- _Texte source_:
----

Einfach (Simple), 1916
Aquarelle sur papier, 22,8 x 29,1 cm

« Dessins pour d’autres temps », c’est ainsi qu’on parle des dessins de la période moscovite dans le catalogue de l’exposition consacrée à ces années (Musée d’art moderne et contemporain de Strasbourg, 2001). Réalisés pendant la guerre à laquelle succède la révolution bolchevique, ces dessins appartiennent à un contexte peu propice à l’art. Kandinsky avait été contraint de rentrer dans son pays, où la conjoncture politique et économique était difficilement supportable. Néanmoins, il devait leur accorder une certaine importance, les emportant avec lui lorsqu’il fuit Moscou en 1921. Et s’il ne les a pas montrés par la suite, c’est sans doute qu’en tant qu’exilé sa situation, aussi bien en Allemagne qu’en France, ne s’est jamais vraiment stabilisée.

Einfach, avec son dépouillement et la dissociation radicale des lignes et des couleurs, témoigne de la richesse de la production de cette époque. Dans cette recherche de simplicité, Kandinsky tire de façon radicale les conséquences des principes mis en place avec le passage à l’abstraction et, surtout, parvient à une maîtrise gestuelle qui, tout en rappelant la calligraphie orientale, annonce un art qui n’apparaîtra que dans les années 50, l’Art informel.

(Sans titre), Akhtyrka, (1917)
Huile sur toile, 27,5 x 33,6 cm

Cette petite toile intimiste, sorte de retour en arrière en l’été 1917, indique l’une des fonctions que Kandinsky attribue à la peinture : fixer la mémoire. Comparée aux paysages post-impressionnistes des débuts, la notification des souvenirs est  ici  plus méthodique, notamment par le biais des cernes noirs qui délimitent les formes. La scène représentée se déroule dans la propriété des cousins de Kandinsky, près de Moscou, où il séjourne avec Nina après leur mariage. Sous la véranda, Nina, coiffée du bonnet blanc, profite avec sa sœur de l’après-midi ensoleillé. En somme, plus qu’un retour problématique à la figuration, ce tableau, peu fouillé, relève tout simplement de l’affectif.

----

- _Données brutes_:

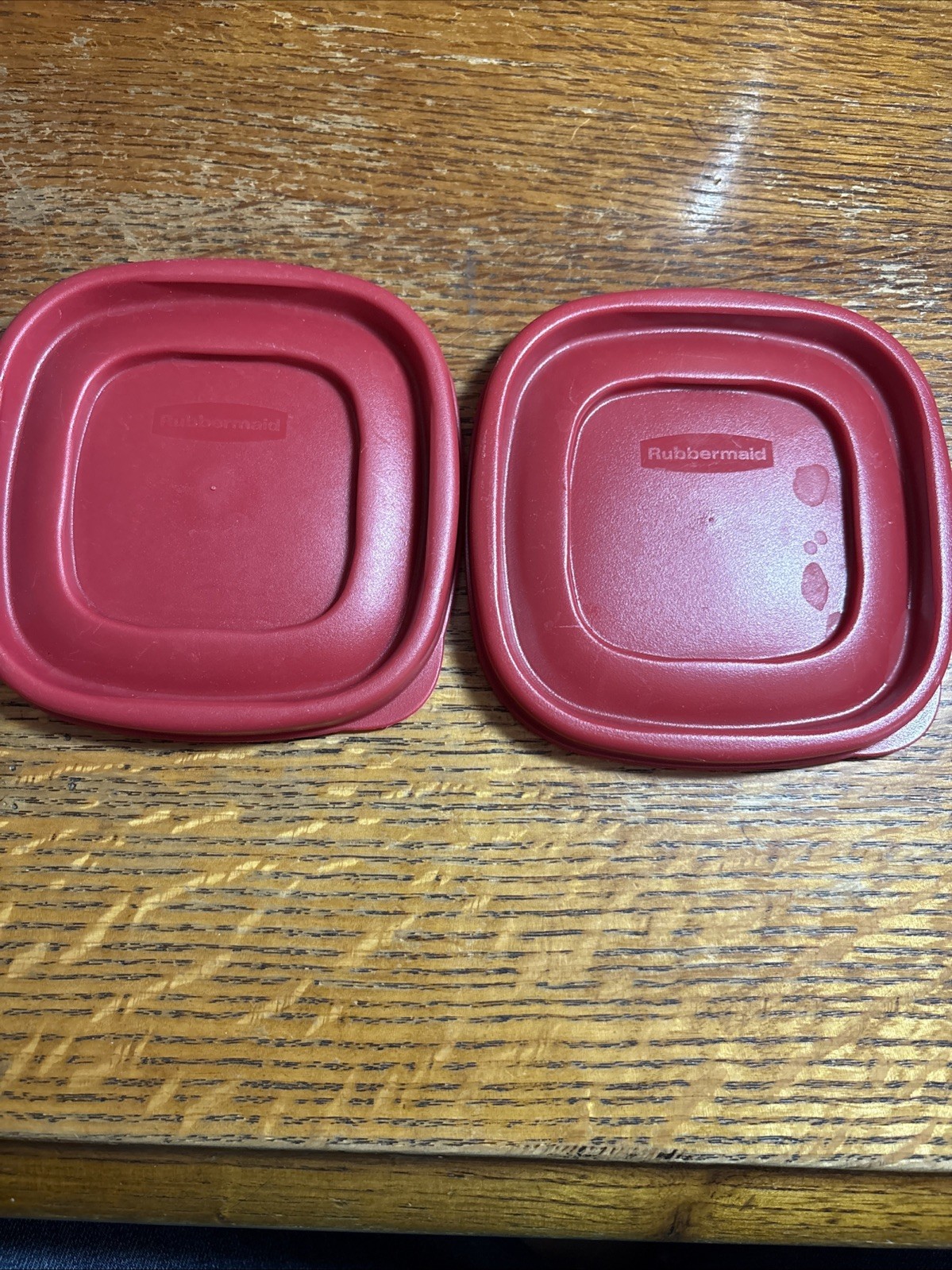 Rubbermaid 7J58 Red Plastic 4″ inside Dimension Snap On Replacement Lid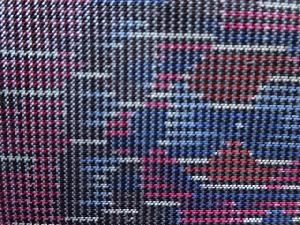 アンティーク　花に幾何学模様織り出し本場泥大島紬着物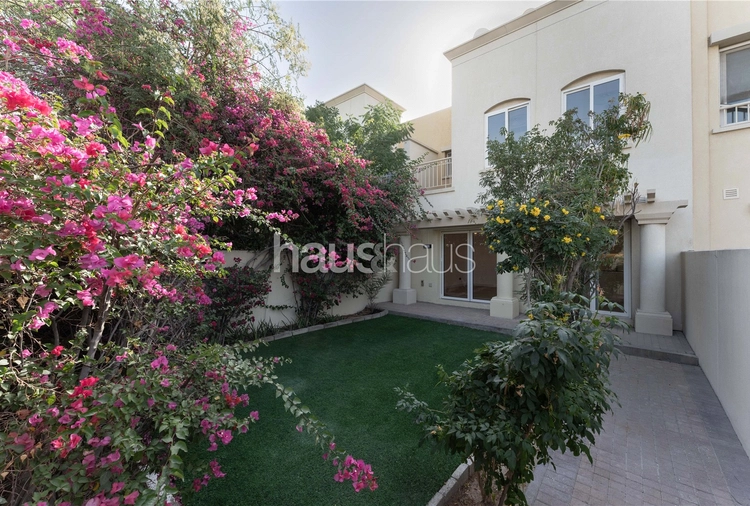 2 bedroom villa for sale - haus & haus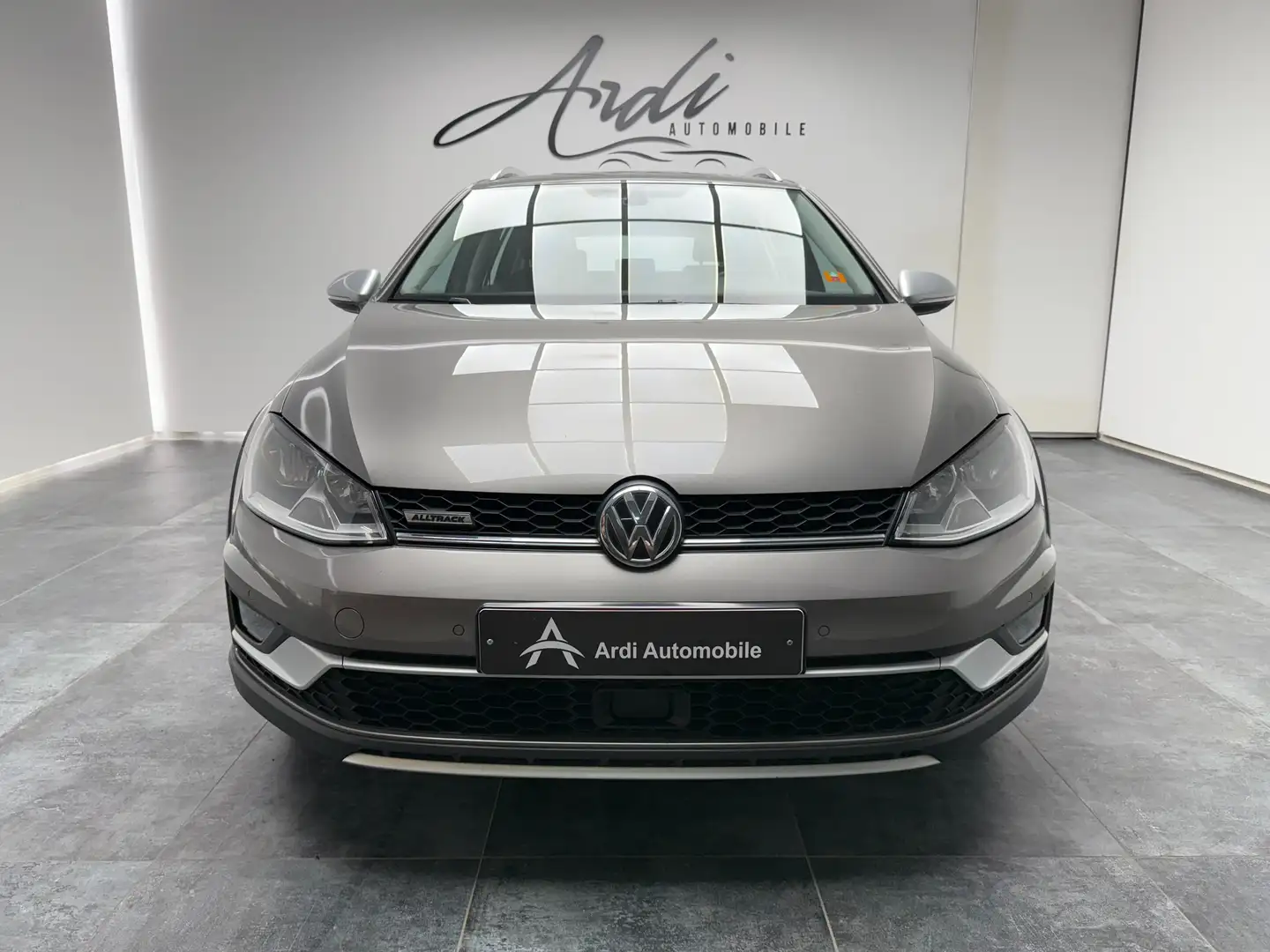 Volkswagen Golf Alltrack 2.0TDi 4Motion *GPS*1ER PROP*GARANTIE* Gris - 2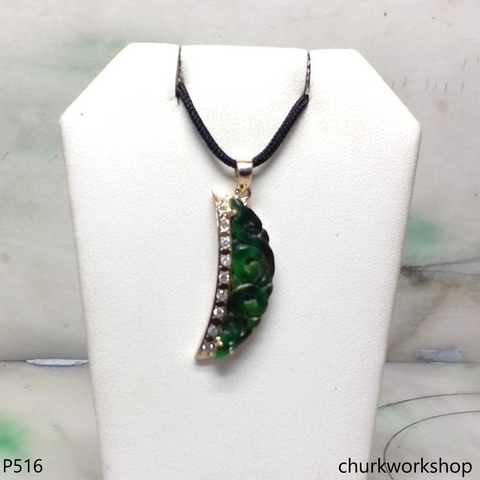 Deep green jade carved pendant in 14k yellow gold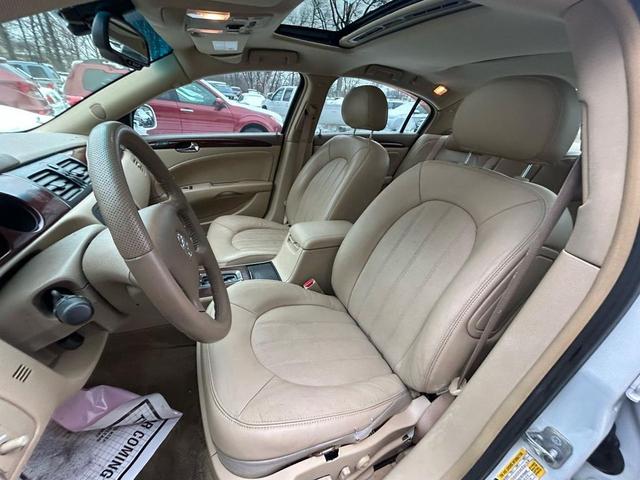 Photo of 2006 White Gold Flash Tricoat Buick Lucerne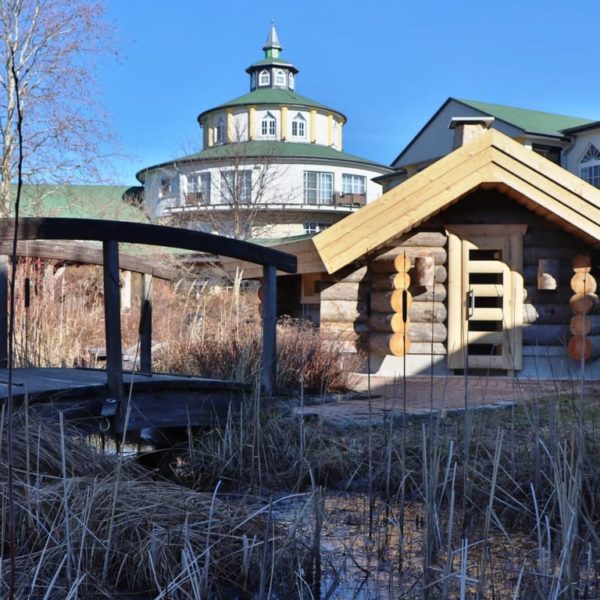 Blockhütte der Yrttisauna vor Hotelgebäude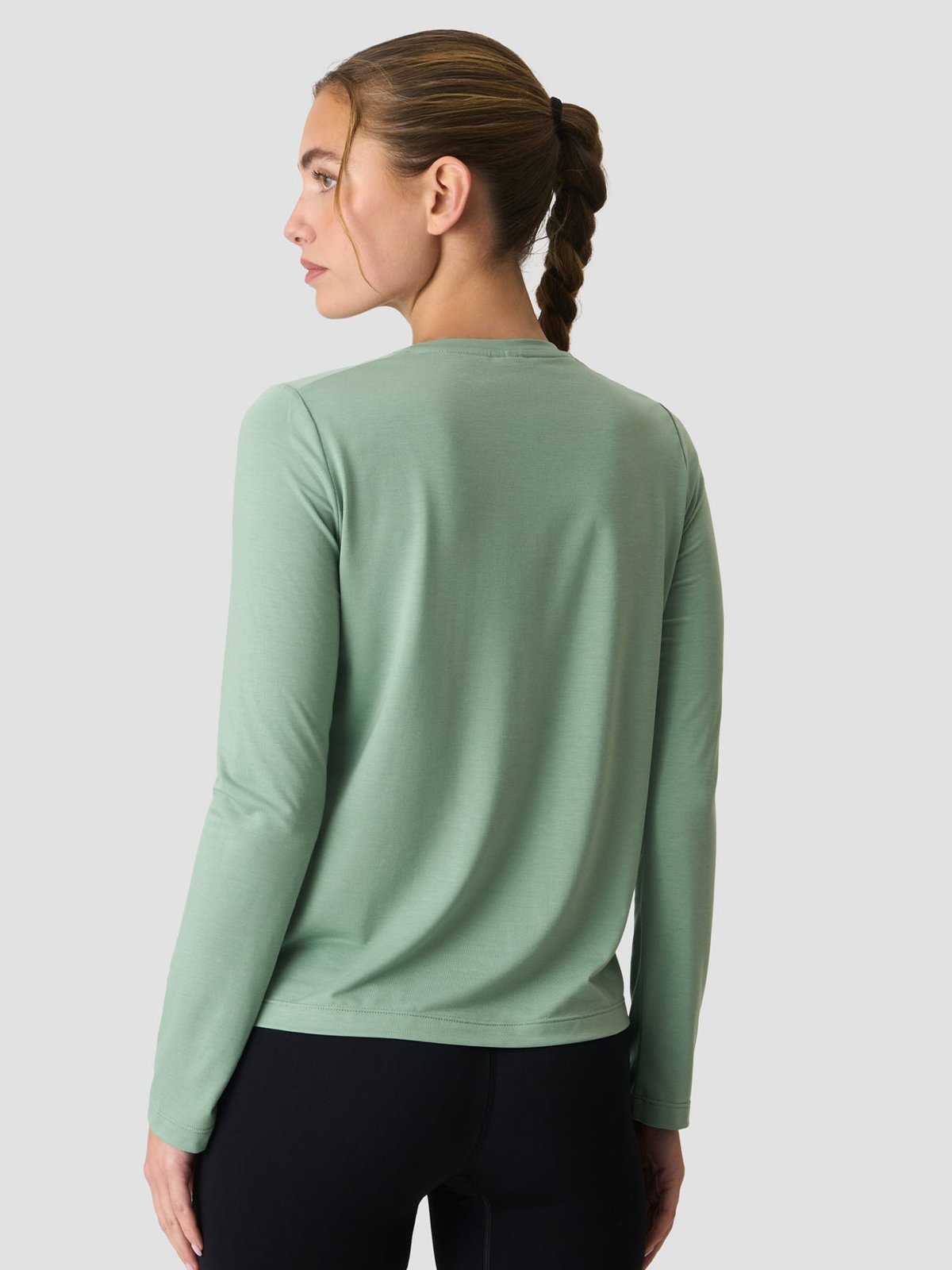 ICIW Define Loose Long Sleeve Light Green Moss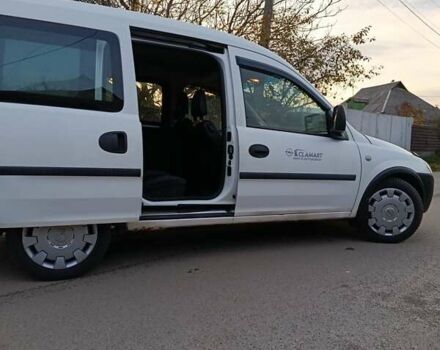 Білий Опель Комбо вант.-пас., об'ємом двигуна 1.3 л та пробігом 268 тис. км за 4500 $, фото 24 на Automoto.ua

----

- _Consigne_: Relevez toutes les années notées en quatre chiffres dans le texte sur Kandinsky. Donnez chacune une seule fois, dans l'ordre de leur première apparition.

- _Réponse_: 1916, 2001, 1921, 1917